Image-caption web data
* * *

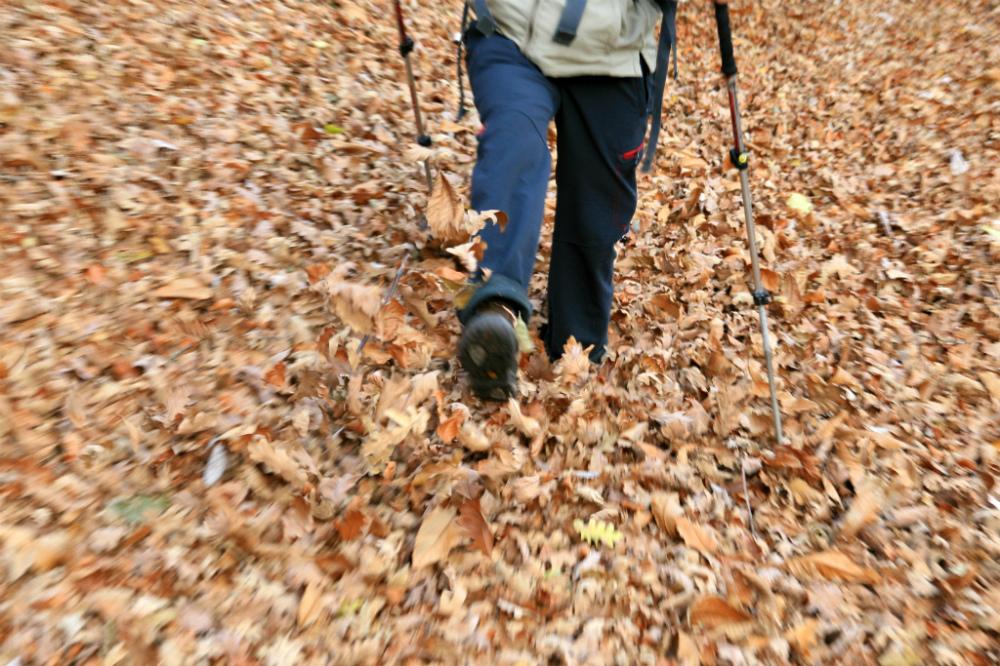Manto de hojas secas
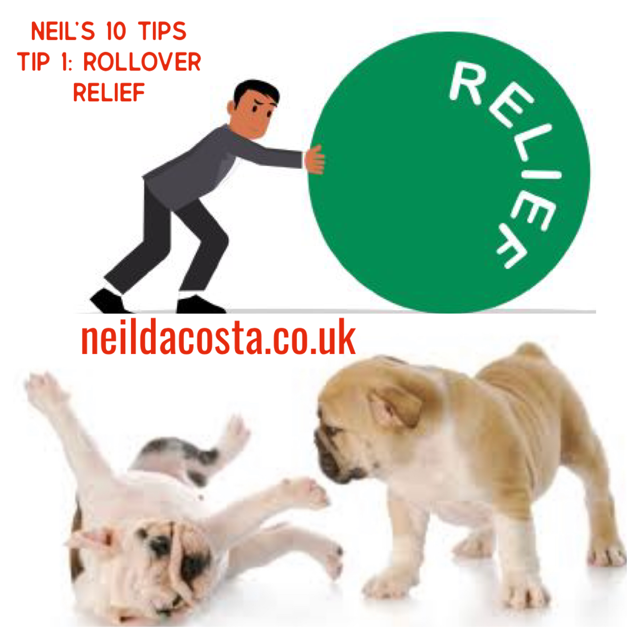 Neil's 10 Tips Tip 1:Rollover Relief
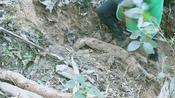 农村母女去山上挖草药,草药没挖到挖到葛根,到家嘴吧咬了就吃。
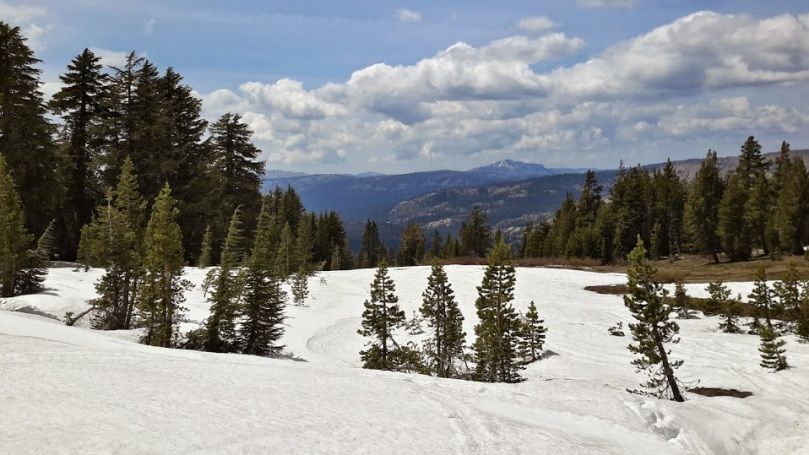 snow field 1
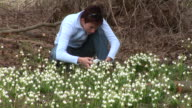 HD: Photographing Spring Flowers video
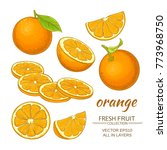 orange vector set | Shutterstock .eps vector #773968750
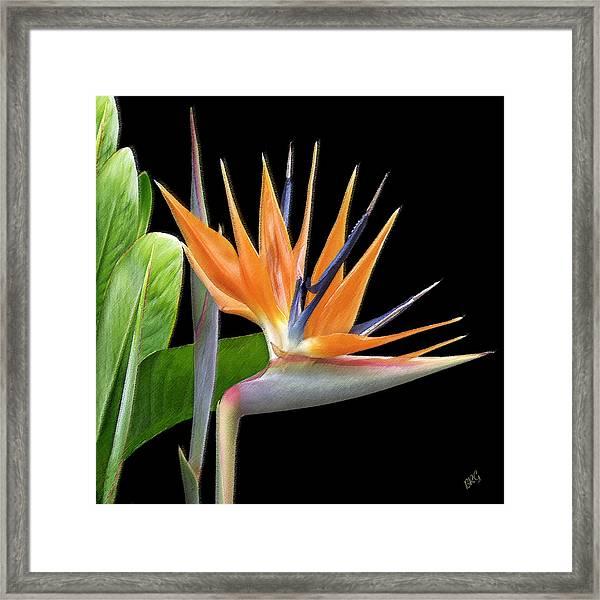 Royal Beauty I - Bird Of Paradise Framed Print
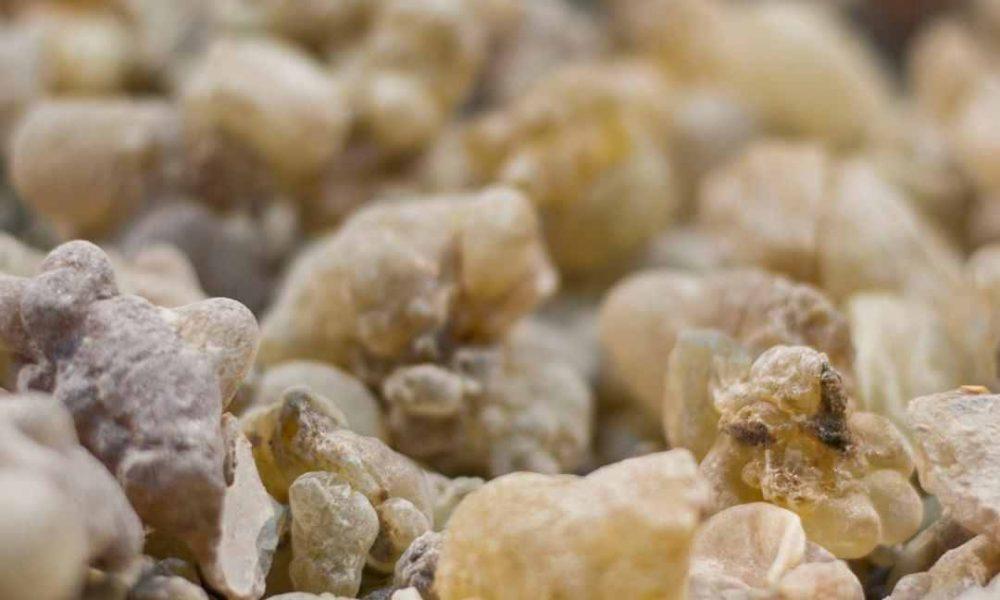 Tămâia sau Boswellia Serrata. Remediul natural antidurere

* * *

When copying the records above, please match them exactly but leave out all pictures.

Manto de hojas secas
 Neil's 10 Tips Tip 1:Rollover Relief
 农村母女去山上挖草药,草药没挖到挖到葛根,到家嘴吧咬了就吃。
 snow field 1
 HD: Photographing Spring Flowers video
 orange vector set | Shutterstock .eps vector #773968750
 Royal Beauty I - Bird Of Paradise Framed Print
 Tămâia sau Boswellia Serrata. Remediul natural antidurere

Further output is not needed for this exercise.